-------- Dataset excerpts

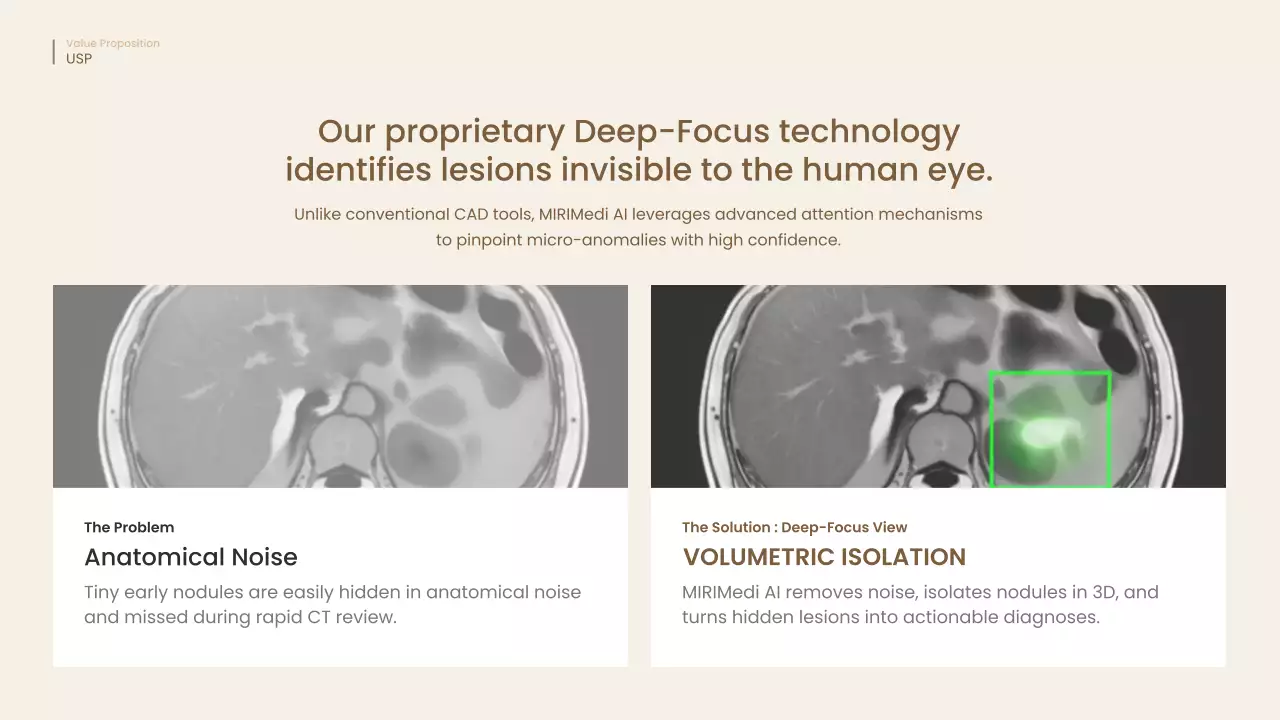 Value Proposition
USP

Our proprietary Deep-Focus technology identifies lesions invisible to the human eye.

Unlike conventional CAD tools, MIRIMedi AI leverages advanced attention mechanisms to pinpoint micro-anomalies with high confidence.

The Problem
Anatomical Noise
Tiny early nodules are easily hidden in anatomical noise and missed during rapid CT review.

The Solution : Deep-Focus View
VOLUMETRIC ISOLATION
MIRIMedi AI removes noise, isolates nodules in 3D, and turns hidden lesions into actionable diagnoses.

----------------
-------- Dataset excerpts

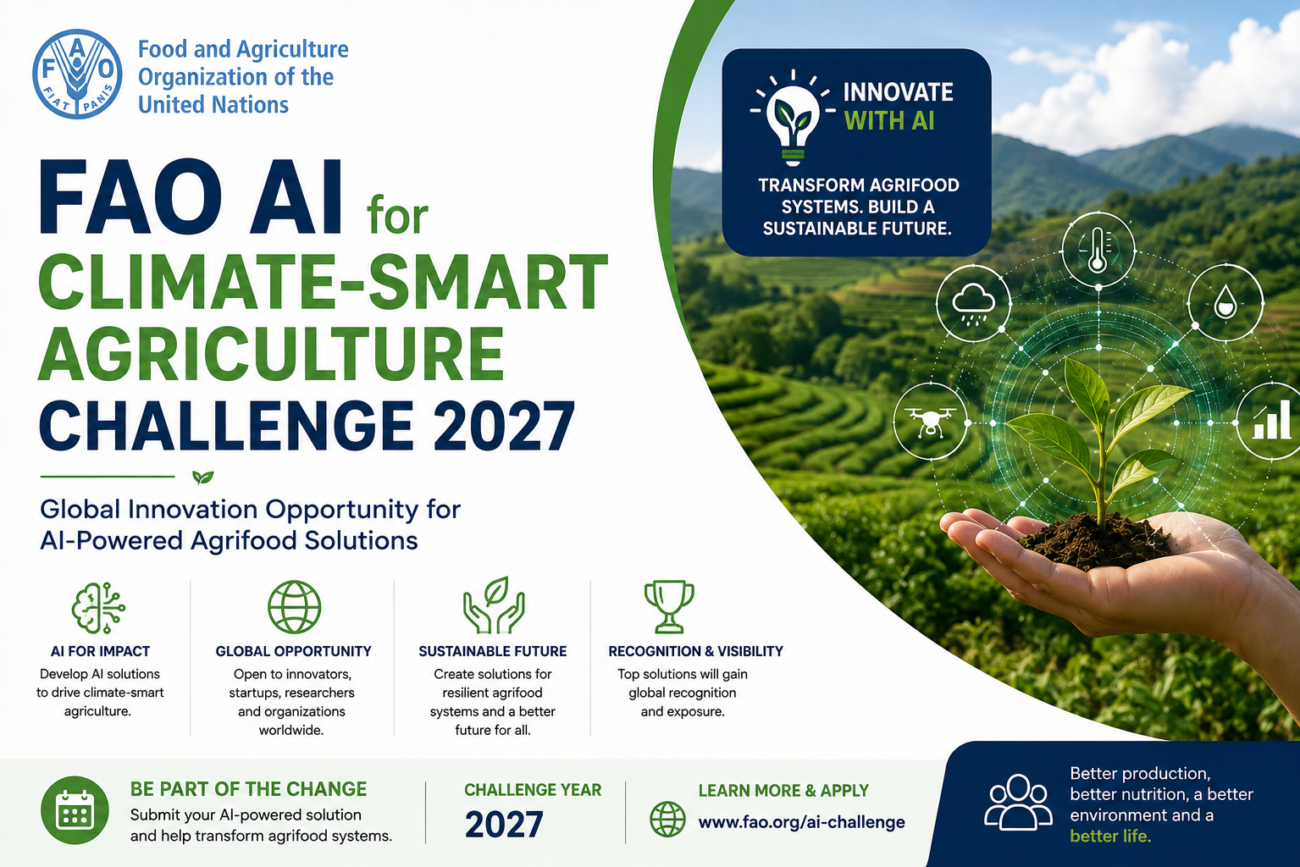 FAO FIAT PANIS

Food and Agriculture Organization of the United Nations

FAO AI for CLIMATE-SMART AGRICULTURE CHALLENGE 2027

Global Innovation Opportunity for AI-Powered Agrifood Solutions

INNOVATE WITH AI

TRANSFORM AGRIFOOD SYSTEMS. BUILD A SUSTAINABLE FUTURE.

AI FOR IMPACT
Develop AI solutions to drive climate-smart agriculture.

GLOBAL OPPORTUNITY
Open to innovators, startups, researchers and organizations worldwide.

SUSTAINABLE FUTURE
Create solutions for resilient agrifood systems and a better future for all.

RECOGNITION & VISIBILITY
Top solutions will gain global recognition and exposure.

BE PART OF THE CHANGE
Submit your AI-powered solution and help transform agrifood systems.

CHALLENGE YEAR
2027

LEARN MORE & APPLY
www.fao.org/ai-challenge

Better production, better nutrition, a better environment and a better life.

----------------
-------- Dataset excerpts

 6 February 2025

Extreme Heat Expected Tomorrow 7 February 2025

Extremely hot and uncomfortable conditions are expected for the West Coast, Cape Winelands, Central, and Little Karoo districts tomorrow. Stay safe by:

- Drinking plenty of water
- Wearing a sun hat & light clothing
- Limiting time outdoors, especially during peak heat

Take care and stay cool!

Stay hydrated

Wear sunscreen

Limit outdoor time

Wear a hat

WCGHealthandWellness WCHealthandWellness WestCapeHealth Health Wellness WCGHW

----------------

**Problem statement**
Return, word for word, the lines of the data above from the line with "- Limiting time" through the line with "WCGHealthandWellness WCHealthandWellness WestCapeHealth", inclusive.

**Response to the exercise**
- Limiting time outdoors, especially during peak heat

Take care and stay cool!

Stay hydrated

Wear sunscreen

Limit outdoor time

Wear a hat

WCGHealthandWellness WCHealthandWellness WestCapeHealth Health Wellness WCGHW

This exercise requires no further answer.